自営業の方でしたら毎年確定申告で税金を納めるための申告をしますよね。そうでない会社員の方の場合、あまり確定申告をすることってないかと思います。
「なので自分は関係ない」、と思っていたら損をしているかもしれません。

もし、障害者手帳の交付を受けていて、かつ、会社からもらう【源泉徴収票】の障害者の人数の欄が0だった場合、多く税金を払っていることになっていて、その分の還付を確定申告で申告することで得られるケースがあります。

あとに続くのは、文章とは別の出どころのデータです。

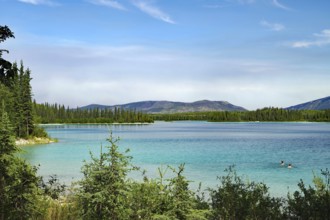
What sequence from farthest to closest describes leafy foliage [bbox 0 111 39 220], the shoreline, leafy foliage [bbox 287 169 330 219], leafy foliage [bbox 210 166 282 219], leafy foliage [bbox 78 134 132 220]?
the shoreline, leafy foliage [bbox 210 166 282 219], leafy foliage [bbox 287 169 330 219], leafy foliage [bbox 0 111 39 220], leafy foliage [bbox 78 134 132 220]

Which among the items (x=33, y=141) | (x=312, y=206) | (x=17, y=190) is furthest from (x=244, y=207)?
(x=33, y=141)

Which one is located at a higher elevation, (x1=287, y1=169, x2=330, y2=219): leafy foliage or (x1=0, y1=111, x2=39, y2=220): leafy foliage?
(x1=0, y1=111, x2=39, y2=220): leafy foliage

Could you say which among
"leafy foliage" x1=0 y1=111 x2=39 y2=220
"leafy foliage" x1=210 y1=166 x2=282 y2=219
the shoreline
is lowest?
the shoreline

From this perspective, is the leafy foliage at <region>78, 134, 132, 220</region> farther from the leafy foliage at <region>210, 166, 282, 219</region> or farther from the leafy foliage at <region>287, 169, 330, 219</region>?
the leafy foliage at <region>287, 169, 330, 219</region>

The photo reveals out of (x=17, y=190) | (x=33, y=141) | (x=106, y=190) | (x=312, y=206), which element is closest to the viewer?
(x=106, y=190)

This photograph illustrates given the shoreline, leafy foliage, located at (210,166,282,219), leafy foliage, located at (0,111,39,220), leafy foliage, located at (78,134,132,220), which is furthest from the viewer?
the shoreline

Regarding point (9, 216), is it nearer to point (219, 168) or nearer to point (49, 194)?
point (49, 194)

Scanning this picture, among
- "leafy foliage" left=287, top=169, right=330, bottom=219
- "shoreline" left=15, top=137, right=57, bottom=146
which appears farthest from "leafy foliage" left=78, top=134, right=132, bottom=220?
"shoreline" left=15, top=137, right=57, bottom=146

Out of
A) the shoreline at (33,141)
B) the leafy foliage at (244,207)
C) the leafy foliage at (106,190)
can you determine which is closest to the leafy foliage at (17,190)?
the leafy foliage at (106,190)

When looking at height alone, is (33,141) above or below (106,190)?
below

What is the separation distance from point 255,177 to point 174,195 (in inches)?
1085

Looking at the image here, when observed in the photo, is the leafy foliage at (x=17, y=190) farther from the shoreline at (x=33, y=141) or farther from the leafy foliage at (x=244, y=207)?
the shoreline at (x=33, y=141)

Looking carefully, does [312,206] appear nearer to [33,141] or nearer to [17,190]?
[17,190]

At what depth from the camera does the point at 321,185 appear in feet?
37.9
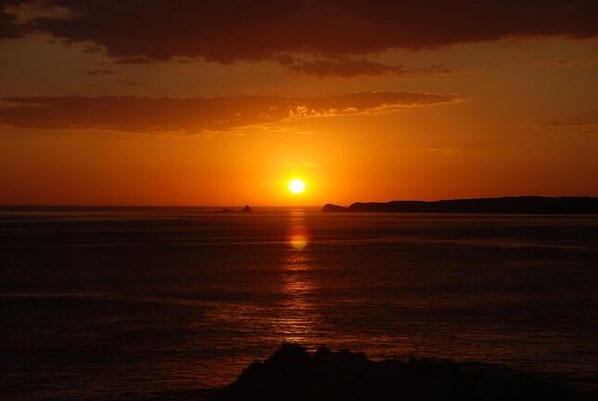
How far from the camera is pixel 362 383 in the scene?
63.4 feet

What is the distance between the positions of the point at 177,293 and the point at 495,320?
2097 cm

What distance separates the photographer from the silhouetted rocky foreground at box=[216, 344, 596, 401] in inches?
746

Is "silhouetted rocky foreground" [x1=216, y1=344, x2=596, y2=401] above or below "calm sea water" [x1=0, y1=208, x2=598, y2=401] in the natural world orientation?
above

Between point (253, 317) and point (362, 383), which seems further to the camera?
point (253, 317)

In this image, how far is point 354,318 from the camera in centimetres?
3634

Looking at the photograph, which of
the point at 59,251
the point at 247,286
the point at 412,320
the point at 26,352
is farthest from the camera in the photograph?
the point at 59,251

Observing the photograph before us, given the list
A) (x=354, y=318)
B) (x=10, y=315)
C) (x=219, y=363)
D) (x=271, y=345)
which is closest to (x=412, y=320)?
(x=354, y=318)

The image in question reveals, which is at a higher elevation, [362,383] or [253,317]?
[362,383]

これは意外と知られていないことで、かくいうきくらげ自身も知りませんでした。
過去に障害者雇用枠で勤続していたときどうだったか、手元にもう源泉徴収票とか残ってないので確認できませんが、もしかしたら控除がなかったかも。だとしたら大変もったいないことをしてました。

きくらげのような損をしないためにも、今回は障害者控除の仕組みと確定申告で障害者控除の還付を申告するための手順など、わかりやすくまとめていきます。

※専門家ではないので詳細は難しいです、また都道府県や市町村によっても微妙な差異がありますので、必ず国税庁と市役所などをHPにてご確認ください。

 

確定申告の障害者控除について

まず基本情報です。

確定申告での障害者控除は、本人や配偶者、扶養親族が所得税法上の障害者に該当する場合、所得から一定額(1人27万〜75万円)を控除できる制度です。手帳がなくても65歳以上で要介護認定を受けている方などは市区町村の認定書で申請可能です。確定申告書で対象区分と金額(27万円または40万円)を記入し、障害者手帳の写し等を添付して申請します。

障害者控除の概要:
対象者: 納税者本人、同一生計配偶者、扶養親族(16歳未満含む)。
控除額:
障害者: 27万円(身体障害者手帳3〜6級など)。
特別障害者: 40万円(身体障害者手帳1・2級、重度知的障害など)。
同居特別障害者: 75万円(特別障害者と常に同居している場合)。
認定書: 障害者手帳がない場合、65歳以上で寝たきりや認知症であれば市町村長の「障害者控除対象者認定書」で代用可能。

※国税庁より

安心していいことを先にハッキリと言っておきます。もし、障害者手帳の交付を受けていて、源泉徴収票で控除がなかった場合、確定申告で【還付申告】をすることで確実にお金は還ってきます。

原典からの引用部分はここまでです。